The Sugar Beet Harvest

The Sugar Beet Harvest happens each year!

The annual migration of RVers starts after the end of the Summer Camping season when Labor Day celebrations are just dwindling down.

RVers who have hunkered down in the top tourist destinations of the year, now make their way South, heading for snowbird approved destinations for the fall & winter months ahead. The highways are packed with RVers heading south and far west, but many RVers have a different idea.

Let’s do the Sugar Beet Harvest this year!

Easy to spot, since they might seem to be headed in the wrong direction, as they steadily drive farther north with their hearts set on racking in big cash before calling it quits for the year!

They’ve signed an agreement with Express Employment Professionals to work the Sugar Beet Harvest, what they call an Unbeatable Experience.

Committed usually for the full month of October, give or take a few days depending on mother nature’s plan for the weather that year, RVers working the Sugar Beet Harvest stand to rack in about $2500 a piece for just 2 weeks of work.

Workamping at the Sugar Beet Harvest
The Sugar Beet Harvest Offers Jobs for RVers

Sugar Beet Harvest Jobs

The Sugar Beet Harvest is championed by a collective effort between Express Employment Professionals who hires for the nation’s two largest sugar producers, American Crystal Sugars and Sidney Sugars.

Together they actively hire more than 1500 employees to work the harvest each year at 42 receiving stations and 6 factories. Since the local unemployment rate is pretty much non-existent, meaning everyone who wants to work is already working, Workampers are seen by some as the reliable infantry of seasonal help for the booming 5-billion-dollar beet industry.

“Work Campers are the heartbeat of our operation!”

says Express Employment Professions in a recent online webinar.

In fact, if you’re a numbers person, you might be surprised, or at least interested to know that a whopping 42% of these 1500+ positions are filled by Workampers each year!

Obviously, Americans love their sugar!

And while working the Sugar Beet is a unique Workamping experience, the hiring team likes to be upfront and honest about the details of this opportunity to ensure that RVers are making the best decision for their personal situations when deciding if this opportunity is right for them.

In a recent online webinar with the Express Employment Team, they made it crystal clear that these positions and this experience “is not for everybody” so make sure you read on and do your due diligence to gather all the information before submitting your application for this year’s harvest.

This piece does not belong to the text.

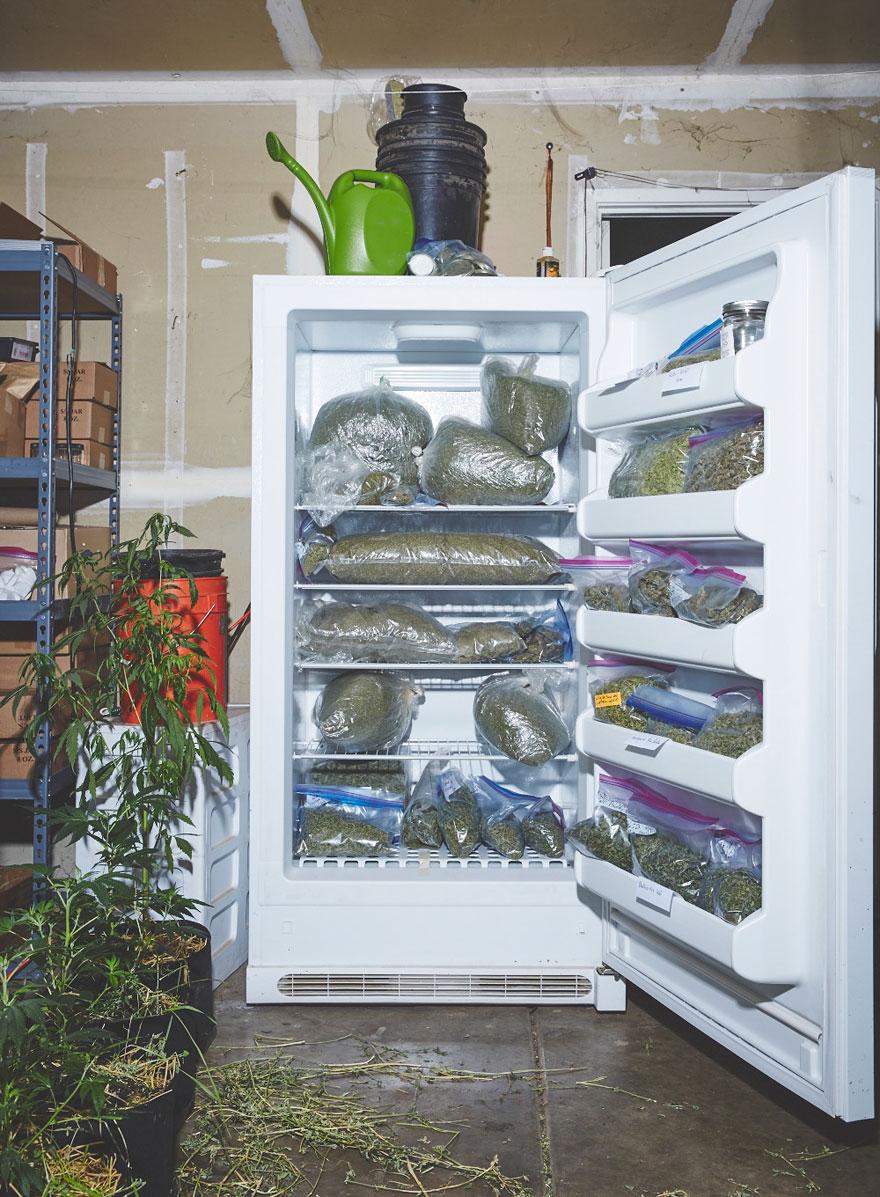 suore-coltivano-marijuana-sisters-of-the-valley-14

Sugar Beet Harvester Positions

There are a variety of positions for folks interested in the Harvest! This year alone, they have 160 positions at their Montana location and almost 800 at the locations in the Red River Valley. With that said, many Workampers make this short commitment a reoccurring staple in their Workamping arsenal before hunkering down for the Winter, so almost 400 of those are already spoken for by the almost 50% of returning Workampers. The following is a list of 3 major hiring categories for the harvest-

Helper/Sample Taker

These are the general job positions Workampers are being hired for. The majority of applicants will be hired for these jobs, as this is the only position Express Employment can guarantee placement in. Basic job responsibilities include collecting beet samples and assisting the Piler Operators in cleaning and maintaining the area. Helpers will also communicate with drivers to ensure safe and accurate unloading of the delivery trucks.

Quality Lab

6 indoor positions are offered inside the Quality Lab, where samples are tested to determine the farmer’s pay for their crops: Dock, Tare, Scale, Brei Belt, Brei Mixer & LDB Quality. While these positions are all indoors and only require 10-hour shifts, positions in the Quality Lab are very limited, still require constant standing and are a very important part of the harvest operation. Workampers who wish to secure these jobs are urged to apply as early as possible.

Skilled Positions:

There are a limited amount of skilled labor positions available each year. These positions require past knowledge and operation skills of heavy equipment and applicants will be hand selected by American Sugars directly. Returning Workampers who have proven their reliability and great work ethic are more likely to be accepted into these positions after year 1 is complete. If you are interested in these positions, send your resume along with your online application and be prepared for an onsite ‘audition’ once you are in the area.

Sugar Beet Piler Operator

Maneuvers the piler control switches, orchestrates repair work, supervises and assists in the cleanup of daily operations.

Skid Steer Operator

Places deep freeze pipes and helps clean and maintain the pile area.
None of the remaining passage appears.